- [Text segment]

Studio album by Master P
- Released: February 7, 1995
- Studio: SMG Studios; K-Lou Studios; One Little Indian Studios; Pajamas Studio;
- Genre: Gangsta rap
- Length: 51:51
- Label: No Limit
- Producer: Al Eaton; CMT; E-A-Ski; K-Lou; Larry D; Lil Ric; Master P;

Master P chronology
| The Ghettos Tryin to Kill Me! (1994) | 99 Ways to Die (1995) | Ice Cream Man (1996) |

Singles from 99 Ways to Die
- "When They Gone" Released: February 28, 1995;

= 99 Ways to Die (album) =

99 Ways to Die is the fourth studio album by American rapper Master P. It was released on February 7, 1995, through No Limit Records. Recording sessions took place at SMG Sound Studio, K-Lou Studios, One Little Indian Studios and Pajamas Studio. Production was handled by Al Eaton, Larry D, CMT, E-A-Ski, K-Lou, Lil Ric and Master P himself. It features guest appearances from King George, Silkk the Shocker, Big Ed, C-Murder, E-A-Ski, Lil Ric and Rally Ral. Supported by the only single "When They Gone", the album peaked at number 41 on the Billboard Top R&B/Hip-Hop Albums chart in the United States.

- [Required work] Quote the text segment on the album 99 Ways to Die exactly, from "Singles from 99" to "the United States.".

- [Material]
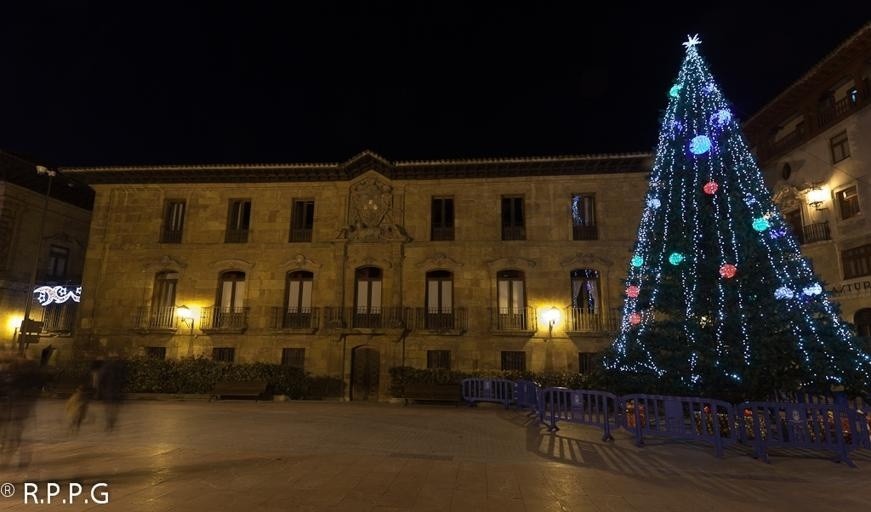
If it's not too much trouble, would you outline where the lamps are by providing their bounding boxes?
[177,305,194,330]
[805,184,829,211]
[545,306,560,336]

- [The solution]
Singles from 99 Ways to Die
- "When They Gone" Released: February 28, 1995;

= 99 Ways to Die (album) =

99 Ways to Die is the fourth studio album by American rapper Master P. It was released on February 7, 1995, through No Limit Records. Recording sessions took place at SMG Sound Studio, K-Lou Studios, One Little Indian Studios and Pajamas Studio. Production was handled by Al Eaton, Larry D, CMT, E-A-Ski, K-Lou, Lil Ric and Master P himself. It features guest appearances from King George, Silkk the Shocker, Big Ed, C-Murder, E-A-Ski, Lil Ric and Rally Ral. Supported by the only single "When They Gone", the album peaked at number 41 on the Billboard Top R&B/Hip-Hop Albums chart in the United States.